GROSSETO – A partire dal 2022, il 12 marzo di ogni anno è la Giornata nazionale di educazione e prevenzione contro la violenza nei confronti degli operatori sanitari e socio-sanitari.
“Aderisce all’iniziativa anche l’Azienda Usl Toscana Sud Est, che monitora con attenzione il fenomeno, mettendo, inoltre, in atto tutte le azioni possibili per proteggere e supportare il personale – dicono dall’Asl -. Per quanto riguarda gli operatori Asl Tse, rispetto al 2022, nel 2023 c’è stato un incremento di segnalazioni importante, queste infatti sono passate da 228 a 452 (235 Arezzo, 133 Grosseto, 84 Siena). Tale dato può essere spiegato in parte con la recrudescenza generalizzata del fenomeno e in parte con la seria opera di sensibilizzazione aziendale effettuata a seguito della redazione della procedura specifica per la gestione delle aggressioni. La mancata congruenza della sommatoria dei dati fra aggressioni fisiche e verbali, che sono rispettivamente 442 e 144, in confronto il numero totale si spiega con il fatto che in diversi casi i lavoratori hanno segnalato di aver subito entrambe le tipologie”.
“Il rapporto di aggressioni subite da uomini, 107, e donne, 345, è sovrapponibile con la ripartizione numerica fra sessi dei lavoratori della Asl, 6994 donne (72,7%) e 2630 uomini (27,3%), pertanto possiamo concludere che nell’azienda l’incidenza delle aggressioni non è legata al sesso di appartenenza – prosegue l’Asl -. I reparti maggiormente interessati dal fenomeno sono: Pronto soccorso (126 segnalazioni); Salute Mentale (67); Centrale operativa 118 (19); Medicina e Chirurgia di accettazione e urgenza (14); Serd e Cup (entrambi 12). I dati riscontrati nell’Asl Tse sono sovrapponibili con quelli rilevati a livello nazionale, con i Pronto soccorso e i servizi di Salute Mentale maggiormente esposti alle aggressioni”.

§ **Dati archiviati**
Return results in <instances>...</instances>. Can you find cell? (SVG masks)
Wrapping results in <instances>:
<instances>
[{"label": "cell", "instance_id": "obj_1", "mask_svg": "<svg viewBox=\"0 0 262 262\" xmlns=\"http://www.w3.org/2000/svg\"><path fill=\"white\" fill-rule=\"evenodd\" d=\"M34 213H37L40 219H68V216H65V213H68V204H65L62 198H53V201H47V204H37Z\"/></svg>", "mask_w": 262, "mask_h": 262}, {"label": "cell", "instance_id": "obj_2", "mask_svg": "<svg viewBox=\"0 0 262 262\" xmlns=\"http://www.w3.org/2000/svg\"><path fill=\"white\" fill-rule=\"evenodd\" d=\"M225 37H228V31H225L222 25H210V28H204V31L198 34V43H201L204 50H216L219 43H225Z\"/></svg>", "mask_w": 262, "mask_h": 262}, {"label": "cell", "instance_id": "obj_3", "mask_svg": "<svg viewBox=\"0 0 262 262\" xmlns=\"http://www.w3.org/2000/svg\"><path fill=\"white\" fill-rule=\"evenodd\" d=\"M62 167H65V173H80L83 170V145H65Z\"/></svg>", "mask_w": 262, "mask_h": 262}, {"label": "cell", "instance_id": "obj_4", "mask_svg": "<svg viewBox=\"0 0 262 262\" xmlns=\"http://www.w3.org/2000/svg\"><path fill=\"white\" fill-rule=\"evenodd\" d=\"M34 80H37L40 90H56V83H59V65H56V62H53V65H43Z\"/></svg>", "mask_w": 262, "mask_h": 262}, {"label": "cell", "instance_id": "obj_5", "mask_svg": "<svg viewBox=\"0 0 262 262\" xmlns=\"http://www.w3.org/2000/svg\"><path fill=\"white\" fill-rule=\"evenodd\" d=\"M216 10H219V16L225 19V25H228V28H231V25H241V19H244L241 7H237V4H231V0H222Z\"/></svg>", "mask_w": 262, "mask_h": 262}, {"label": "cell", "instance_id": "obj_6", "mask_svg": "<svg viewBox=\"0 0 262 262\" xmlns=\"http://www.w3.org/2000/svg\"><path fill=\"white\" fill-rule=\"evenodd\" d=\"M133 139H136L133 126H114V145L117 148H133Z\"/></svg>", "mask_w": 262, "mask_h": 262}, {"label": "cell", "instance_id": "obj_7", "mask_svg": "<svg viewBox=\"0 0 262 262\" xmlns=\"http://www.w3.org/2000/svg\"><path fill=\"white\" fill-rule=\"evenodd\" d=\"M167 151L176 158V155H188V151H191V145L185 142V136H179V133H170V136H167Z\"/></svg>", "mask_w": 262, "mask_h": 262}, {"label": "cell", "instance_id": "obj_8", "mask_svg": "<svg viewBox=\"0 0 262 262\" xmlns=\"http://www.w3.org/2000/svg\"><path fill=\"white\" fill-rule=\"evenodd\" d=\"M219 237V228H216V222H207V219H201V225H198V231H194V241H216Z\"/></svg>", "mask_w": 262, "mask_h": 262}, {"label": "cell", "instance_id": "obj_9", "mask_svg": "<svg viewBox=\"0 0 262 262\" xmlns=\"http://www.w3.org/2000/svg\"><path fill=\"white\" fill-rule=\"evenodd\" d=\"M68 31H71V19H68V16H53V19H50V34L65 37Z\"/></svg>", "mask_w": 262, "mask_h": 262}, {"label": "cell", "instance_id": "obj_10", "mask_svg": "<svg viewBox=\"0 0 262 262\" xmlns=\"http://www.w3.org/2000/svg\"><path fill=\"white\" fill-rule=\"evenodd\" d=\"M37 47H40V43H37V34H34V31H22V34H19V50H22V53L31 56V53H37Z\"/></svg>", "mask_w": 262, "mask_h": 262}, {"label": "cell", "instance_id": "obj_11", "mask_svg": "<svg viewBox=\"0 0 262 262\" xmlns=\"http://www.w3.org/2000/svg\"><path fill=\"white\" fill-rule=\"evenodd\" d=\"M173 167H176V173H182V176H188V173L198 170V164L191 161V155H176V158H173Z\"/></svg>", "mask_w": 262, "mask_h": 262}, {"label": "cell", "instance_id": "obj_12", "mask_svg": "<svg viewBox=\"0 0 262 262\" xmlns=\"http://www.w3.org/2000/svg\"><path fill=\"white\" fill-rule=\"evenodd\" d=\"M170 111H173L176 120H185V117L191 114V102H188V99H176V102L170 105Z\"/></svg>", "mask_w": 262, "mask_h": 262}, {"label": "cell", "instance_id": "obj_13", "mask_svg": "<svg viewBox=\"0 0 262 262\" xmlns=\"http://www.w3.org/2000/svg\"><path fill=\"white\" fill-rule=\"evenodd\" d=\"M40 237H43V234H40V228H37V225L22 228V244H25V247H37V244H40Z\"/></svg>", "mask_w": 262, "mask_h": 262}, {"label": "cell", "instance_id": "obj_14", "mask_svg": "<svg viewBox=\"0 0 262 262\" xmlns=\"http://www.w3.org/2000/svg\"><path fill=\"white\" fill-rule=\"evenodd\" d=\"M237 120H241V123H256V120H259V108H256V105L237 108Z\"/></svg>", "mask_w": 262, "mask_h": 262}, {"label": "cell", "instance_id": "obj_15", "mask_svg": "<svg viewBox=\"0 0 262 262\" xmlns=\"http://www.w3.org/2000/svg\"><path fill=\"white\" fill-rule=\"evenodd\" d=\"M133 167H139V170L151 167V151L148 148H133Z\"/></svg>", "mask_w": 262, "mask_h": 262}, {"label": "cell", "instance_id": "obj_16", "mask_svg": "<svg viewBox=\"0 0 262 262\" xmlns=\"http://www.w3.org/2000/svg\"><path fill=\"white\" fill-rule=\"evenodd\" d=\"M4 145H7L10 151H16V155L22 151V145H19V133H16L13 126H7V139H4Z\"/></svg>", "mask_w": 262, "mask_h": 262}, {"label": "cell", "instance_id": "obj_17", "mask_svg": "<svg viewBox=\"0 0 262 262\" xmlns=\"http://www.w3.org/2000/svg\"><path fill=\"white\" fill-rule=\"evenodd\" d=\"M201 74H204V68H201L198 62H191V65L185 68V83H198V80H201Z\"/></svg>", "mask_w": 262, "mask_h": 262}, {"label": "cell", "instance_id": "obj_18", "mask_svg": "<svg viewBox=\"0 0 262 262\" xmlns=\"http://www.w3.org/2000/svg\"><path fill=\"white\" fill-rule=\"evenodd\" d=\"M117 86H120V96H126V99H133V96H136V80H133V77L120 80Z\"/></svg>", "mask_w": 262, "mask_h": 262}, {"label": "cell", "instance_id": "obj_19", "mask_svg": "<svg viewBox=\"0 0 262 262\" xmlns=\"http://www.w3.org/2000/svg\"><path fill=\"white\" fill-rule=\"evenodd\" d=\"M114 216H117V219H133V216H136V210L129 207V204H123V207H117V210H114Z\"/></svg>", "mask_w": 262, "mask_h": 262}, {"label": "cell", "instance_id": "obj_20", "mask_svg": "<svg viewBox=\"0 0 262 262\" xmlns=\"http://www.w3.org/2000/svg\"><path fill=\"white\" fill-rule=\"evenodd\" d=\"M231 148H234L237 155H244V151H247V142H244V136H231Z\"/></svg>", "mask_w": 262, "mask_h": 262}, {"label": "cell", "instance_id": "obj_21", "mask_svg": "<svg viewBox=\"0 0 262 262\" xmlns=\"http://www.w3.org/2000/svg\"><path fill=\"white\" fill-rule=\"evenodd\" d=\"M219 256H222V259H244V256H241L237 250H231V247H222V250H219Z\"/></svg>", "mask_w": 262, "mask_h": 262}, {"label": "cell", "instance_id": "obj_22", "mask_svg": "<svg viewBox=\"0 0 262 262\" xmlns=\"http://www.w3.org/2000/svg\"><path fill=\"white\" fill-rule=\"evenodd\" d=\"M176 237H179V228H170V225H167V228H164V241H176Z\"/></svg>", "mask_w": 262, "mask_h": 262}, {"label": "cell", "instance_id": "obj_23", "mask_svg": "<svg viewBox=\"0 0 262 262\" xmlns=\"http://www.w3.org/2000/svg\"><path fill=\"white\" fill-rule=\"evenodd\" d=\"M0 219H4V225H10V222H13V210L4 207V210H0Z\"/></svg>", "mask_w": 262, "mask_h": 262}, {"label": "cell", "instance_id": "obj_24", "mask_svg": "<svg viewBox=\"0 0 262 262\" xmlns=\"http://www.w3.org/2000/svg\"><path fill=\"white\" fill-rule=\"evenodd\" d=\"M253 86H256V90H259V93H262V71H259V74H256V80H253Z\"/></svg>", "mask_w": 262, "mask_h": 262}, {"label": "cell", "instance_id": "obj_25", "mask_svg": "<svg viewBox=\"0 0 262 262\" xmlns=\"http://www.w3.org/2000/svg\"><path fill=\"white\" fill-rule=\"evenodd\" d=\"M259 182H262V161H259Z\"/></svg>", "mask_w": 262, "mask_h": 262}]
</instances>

§ **Attività 1**
Nell'estratto, a quante segnalazioni di aggressione sono arrivati gli operatori dell'Asl Tse nel 2023?
§ **Attività 2**
Elenca tutti i reparti che l'estratto indica come maggiormente interessati dalle aggressioni, ciascuno con il relativo numero di segnalazioni.
§ **Attività 3**
Ripeti dall'estratto tutto ciò che va da "GROSSETO – A" fino a "sanitari e socio-sanitari.".

§ **Risultato 1**
Nel 2023 le segnalazioni sono state 452.

§ **Risultato 2**
- Pronto soccorso: 126
- Salute Mentale: 67
- Centrale operativa 118: 19
- Medicina e Chirurgia di accettazione e urgenza: 14
- Serd: 12
- Cup: 12

§ **Risultato 3**
GROSSETO – A partire dal 2022, il 12 marzo di ogni anno è la Giornata nazionale di educazione e prevenzione contro la violenza nei confronti degli operatori sanitari e socio-sanitari.